# Actor-Movie relations from Wikidata

This Jupyter notebook provides an example of using the Python package [gravis](https://pypi.org/project/gravis). The .ipynb file can be found [here](https://github.com/robert-haas/gravis/tree/master/examples).

It shows how a **network of actors and movies** can be visualized as bipartite graph (=a graph with two types of nodes, where actor nodes and movie nodes, visually distinguished by color). The data is fetched from **Wikidata** with **SPARQL** (a data query language) and describes the relations between actors and movies they participated in (many entries are missing).

## References

- [Wikidata](https://www.wikidata.org)
 - [Glossary](https://www.wikidata.org/wiki/Wikidata:Glossary)
 - [SPARQL tutorial](https://www.wikidata.org/wiki/Wikidata:SPARQL_tutorial)
 - [Query examples 1](https://www.wikidata.org/wiki/Wikidata:SPARQL_query_service/queries)
 - [Query examples 2](https://www.wikidata.org/wiki/Wikidata:SPARQL_query_service/queries/examples)
 - [Example: Characters portrayed by most actors](https://www.wikidata.org/wiki/Wikidata:SPARQL_query_service/queries/examples#Characters_portrayed_by_most_actors)
 - [List of properties](https://www.wikidata.org/wiki/Wikidata:List_of_properties)

- Other
 - [Tutorial: Where do Mayors Come From: Querying Wikidata with Python and SPARQL](https://janakiev.com/blog/wikidata-mayors/)
 - [Your First SPARQL Query](https://docs.data.world/tutorials/sparql/Your_First_Sparql_Query.html)

- Used here
 - Property P18: [image](https://www.wikidata.org/wiki/Property:P18)
 - Property P161: [cast member](https://www.wikidata.org/wiki/Property:P161)
 - Property P453: [character role](https://www.wikidata.org/wiki/Property:P453)

In [None]:
import random
import string

import gravis as gv
import networkx as nx
import requests

## Data generation: Fetch data from Wikidata with a SPARQL query

Goal: Fetch data about actors and movies from Wikidata in order to create a bipartite network of actor-movie relations.

In [None]:
def fetch_data(num_tries):
 url = 'https://query.wikidata.org/sparql'
 query = """
 SELECT ?filmLabel ?actorLabel ?characterLabel ?actorImage ?movieImage ?characterImage
 WHERE {
 ?film p:P161 [
 ps:P161 ?actor;
 pq:P453 ?character
 ].
 OPTIONAL{
 ?film wdt:P18 ?filmImage. # film / has image / filmImage
 ?actor wdt:P18 ?actorImage. # actor / has image / actorImage
 }
 SERVICE wikibase:label { bd:serviceParam wikibase:language "en". }
 }
 LIMIT 100000
 """
 for i in range(num_tries):
 try:
 print('Try number {}'.format(i+1))
 random_string = ''.join(random.choice(string.ascii_letters) for i in range(20))
 headers = {'User-Agent': random_string}
 params = {'format': 'json', 'query': query}
 response = requests.get(url, headers=headers, params=params)
 print(response.text)
 data = response.json()
 break
 except Exception:
 pass
 else:
 raise ValueError('Data fetching failed.')
 return data


data = fetch_data(num_tries=5)
print('Number of items:', len(data['results']['bindings']))
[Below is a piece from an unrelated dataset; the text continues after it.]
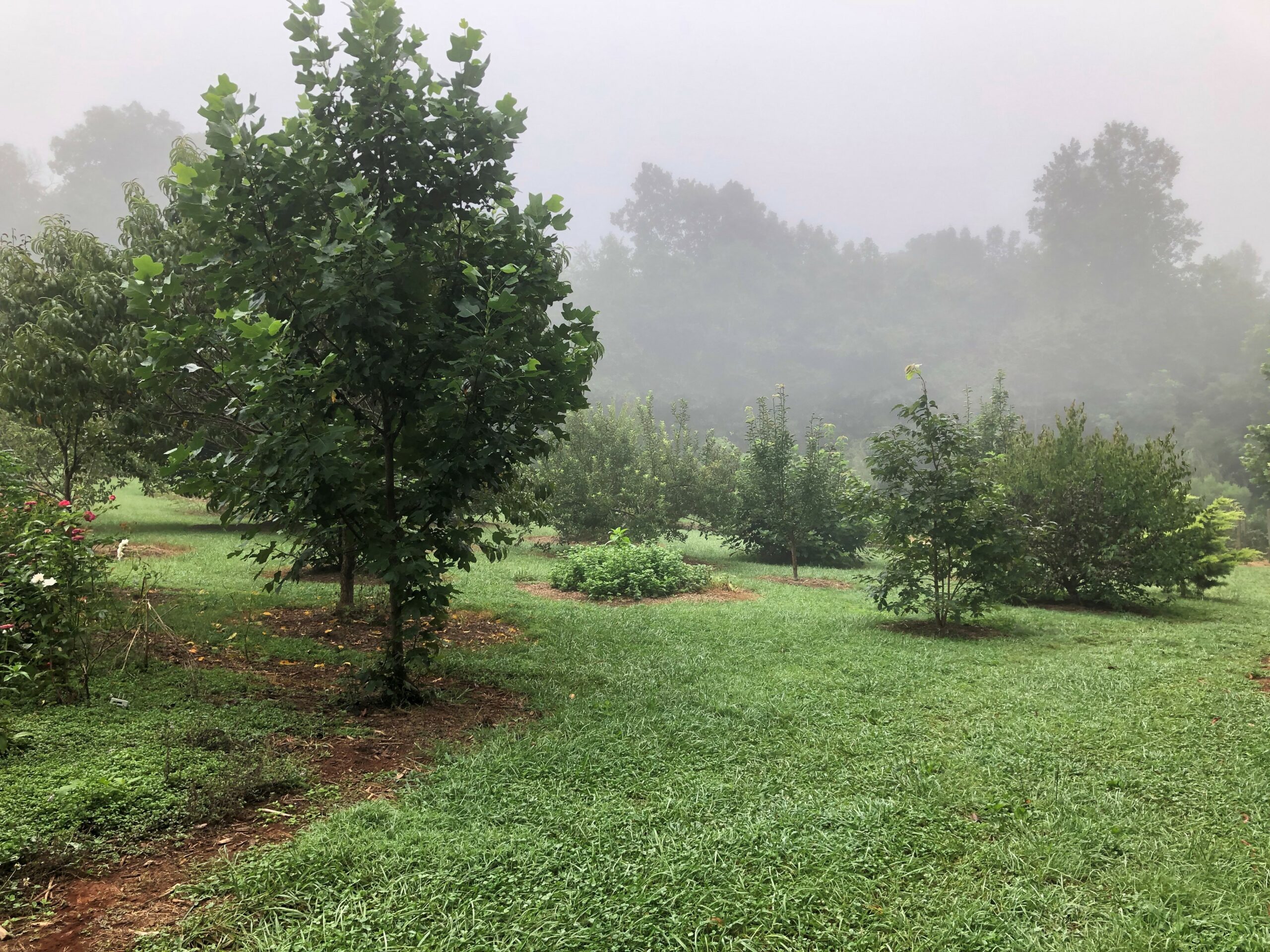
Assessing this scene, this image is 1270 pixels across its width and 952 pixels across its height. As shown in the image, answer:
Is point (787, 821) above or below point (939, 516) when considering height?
below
## Create a bipartite graph of actors and movies

In [None]:
graph = nx.Graph()

for item in data['results']['bindings']:
 movie = item['filmLabel']['value']
 actor = 'Actor: ' +item['actorLabel']['value']
 character = item['characterLabel']['value']
 
 # Node type 1: Movie (red)
 graph.add_node(movie)
 node = graph.nodes[movie]
 node['type'] = 'Movie'
 node['color'] = 'red'
 node['label_color'] = 'red'
 
 # Node type 2: Actor (black)
 graph.add_node(actor)
 node = graph.nodes[actor]
 node['type'] = 'Actor'
 node['color'] = 'black'
 
 # Edge between different node types
 graph.add_edge(movie, actor)

print('Number of nodes:', len(graph.nodes))
print('Number of edges:', len(graph.edges))

In [None]:
def add_properties(graph):
 for node, degree in graph.degree():
 graph.nodes[node]['size'] = 10.0 + degree / 10.0

add_properties(graph)

## Plot filtered versions of the large graph

### Filter 1: Egocentric network (=neighborhood of a selected node)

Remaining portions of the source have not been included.